### [What is being asked]
Convert the records below into a JSON list of strings, one string per line and no blank lines, beginning at the line that contains "Among the objects" and continuing through the end of the records. Leave the pictures out of the list.

[Part of a data file]
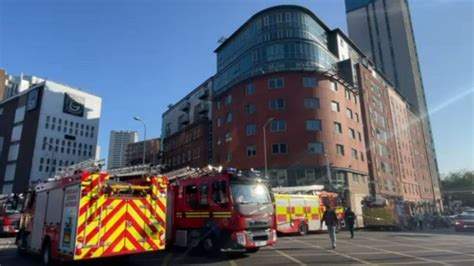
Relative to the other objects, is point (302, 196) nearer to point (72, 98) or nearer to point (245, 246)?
point (245, 246)

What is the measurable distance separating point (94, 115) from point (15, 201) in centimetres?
8031

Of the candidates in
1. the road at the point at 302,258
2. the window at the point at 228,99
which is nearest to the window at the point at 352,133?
the window at the point at 228,99

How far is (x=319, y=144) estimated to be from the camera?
4153 cm

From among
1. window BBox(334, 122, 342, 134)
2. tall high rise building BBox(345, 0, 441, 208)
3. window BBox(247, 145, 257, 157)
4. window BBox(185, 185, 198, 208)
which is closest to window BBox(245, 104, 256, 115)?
window BBox(247, 145, 257, 157)

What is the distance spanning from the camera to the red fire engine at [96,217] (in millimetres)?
8938

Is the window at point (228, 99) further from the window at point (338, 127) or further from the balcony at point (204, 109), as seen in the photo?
the window at point (338, 127)

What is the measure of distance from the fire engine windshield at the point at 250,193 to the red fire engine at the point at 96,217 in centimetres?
260

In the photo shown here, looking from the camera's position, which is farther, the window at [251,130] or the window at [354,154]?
the window at [354,154]

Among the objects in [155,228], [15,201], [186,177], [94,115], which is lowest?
[155,228]

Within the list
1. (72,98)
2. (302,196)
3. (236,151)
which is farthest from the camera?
(72,98)

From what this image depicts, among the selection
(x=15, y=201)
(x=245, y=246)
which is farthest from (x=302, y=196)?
(x=15, y=201)

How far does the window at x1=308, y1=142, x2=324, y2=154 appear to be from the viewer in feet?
135

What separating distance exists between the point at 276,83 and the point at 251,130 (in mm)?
7263

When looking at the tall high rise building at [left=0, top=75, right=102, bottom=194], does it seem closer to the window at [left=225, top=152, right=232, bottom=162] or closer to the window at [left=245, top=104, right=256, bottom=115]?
the window at [left=225, top=152, right=232, bottom=162]
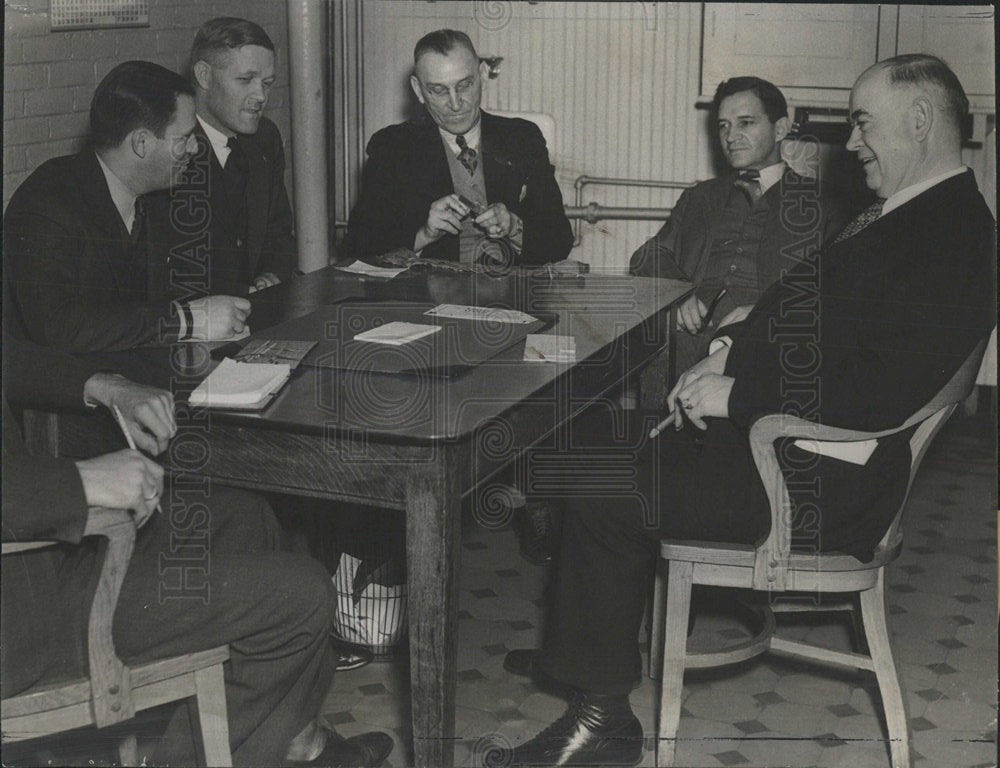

### [Solution]
[
  "Among the objects in [155,228], [15,201], [186,177], [94,115], which is lowest?",
  "[155,228]",
  "Within the list",
  "1. (72,98)",
  "2. (302,196)",
  "3. (236,151)",
  "which is farthest from the camera?",
  "(72,98)",
  "From what this image depicts, among the selection",
  "(x=15, y=201)",
  "(x=245, y=246)",
  "which is farthest from (x=302, y=196)?",
  "(x=15, y=201)",
  "How far does the window at x1=308, y1=142, x2=324, y2=154 appear to be from the viewer in feet?",
  "135",
  "What separating distance exists between the point at 276,83 and the point at 251,130 (in mm)?",
  "7263",
  "When looking at the tall high rise building at [left=0, top=75, right=102, bottom=194], does it seem closer to the window at [left=225, top=152, right=232, bottom=162] or closer to the window at [left=245, top=104, right=256, bottom=115]?",
  "the window at [left=225, top=152, right=232, bottom=162]"
]